PENSAMENTO PLURAL O Rio Sanhauá Não Esquece, por Palmarí de Lucena

Em sua crônica, o escritor Palmarí de Lucena alerta para o avanço de ocupações irregulares às margens do Rio Sanhauá expõe mais do que um conflito ambiental: revela a omissão histórica do planejamento urbano em João Pessoa. A supressão do manguezal, a permanência de moradias em áreas de risco e o déficit habitacional persistente transformam cheias previsíveis em crises recorrentes. “O rio, comprimido e ignorado, tornou-se metáfora concreta de desigualdade territorial — um limite físico que a cidade insiste em testar, mas que inevitavelmente retorna”, acrescenta. Confira íntegra...

O Rio Sanhauá corre à margem do Centro como quem aprendeu a não pedir licença. Já foi via, já foi promessa, já foi espelho da cidade nascente. Hoje, segue comprimido entre o mangue degradado e a urgência humana. Suas bordas, ocupadas ao longo de décadas, contam uma história que não cabe no rótulo simplificador de “invasão”. Contam, antes, a crônica recorrente de uma cidade que empurra para a beira quem não encontra lugar no território formal.

As casas avançam sobre o que antes era raiz, lama viva, berçário de espécies e infraestrutura natural de drenagem. Telhados substituem o mangue; ruas improvisadas ocupam áreas legalmente classificadas como de preservação permanente. Não se trata de episódio isolado. Estimativas urbanas indicam que a ocupação irregular nas margens do Sanhauá se intensificou a partir dos anos 1980, acompanhando o crescimento do déficit habitacional, hoje calculado entre 30 e 40 mil moradias em João Pessoa, segundo dados consolidados do IBGE e diagnósticos municipais.

Reduzir o problema a um impasse ambiental ou jurídico é insuficiente — e conveniente. O que o Sanhauá expõe é a falência prática do planejamento urbano. O poder público alterna tolerância e ameaça: permite a consolidação das moradias, posterga soluções estruturais e, quando o risco se materializa, recorre ao discurso emergencial da remoção. Nesse intervalo, o manguezal recua. Levantamentos ambientais apontam que mais de 40% da cobertura original de mangue em trechos do baixo Sanhauá foi suprimida nas últimas décadas, comprometendo diretamente a capacidade de absorção hídrica do estuário.

Quando a chuva se intensifica ou a maré sobe, a água não “invade”. Ela ocupa. Ocupa o espaço que lhe foi retirado sem compensação ambiental e sem infraestrutura alternativa. As cheias são recorrentes e previsíveis. Relatórios da Defesa Civil indicam que milhares de famílias vivem hoje em áreas classificadas como de risco médio ou alto de alagamento na bacia do Sanhauá, muitas delas sem acesso regular a saneamento básico — fator que amplia o impacto sanitário das cheias.
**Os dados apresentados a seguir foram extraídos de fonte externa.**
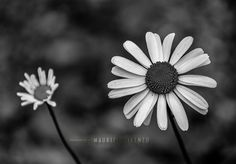 A postcard for you by Maurizio Di Renzo on Dandelion, Flora, Black And White, Plants, Garden, Collection, Black White, Blanco Y Negro, Garten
É um paradoxo urbano que o rio que participou da fundação da cidade tenha sido relegado à condição de sobra territorial. Longe das áreas valorizadas e do discurso turístico, o Sanhauá tornou-se linha divisória entre a cidade formal e a cidade tolerada. Ali, a paisagem não é exceção: é sintoma mensurável de desigualdade territorial.

Tratar as ocupações do Sanhauá exige abandonar a retórica moralista e enfrentar o núcleo do problema com números e decisões. Não há solução sustentável sem política habitacional capaz de reduzir o déficit, reassentamento planejado, recuperação do manguezal e presença contínua do Estado. Criminalizar moradores sem corrigir a omissão estrutural é apenas deslocar o problema no espaço — e ampliá-lo no tempo.

O rio permanece. Pressionado, estreitado, mas presente. Ele continuará lembrando à cidade seus limites físicos e sociais. A pergunta é se João Pessoa seguirá tratando esses alertas como exceção ou se decidirá, finalmente, responder com política pública à altura de um problema que já conhece — e há muito tempo mede.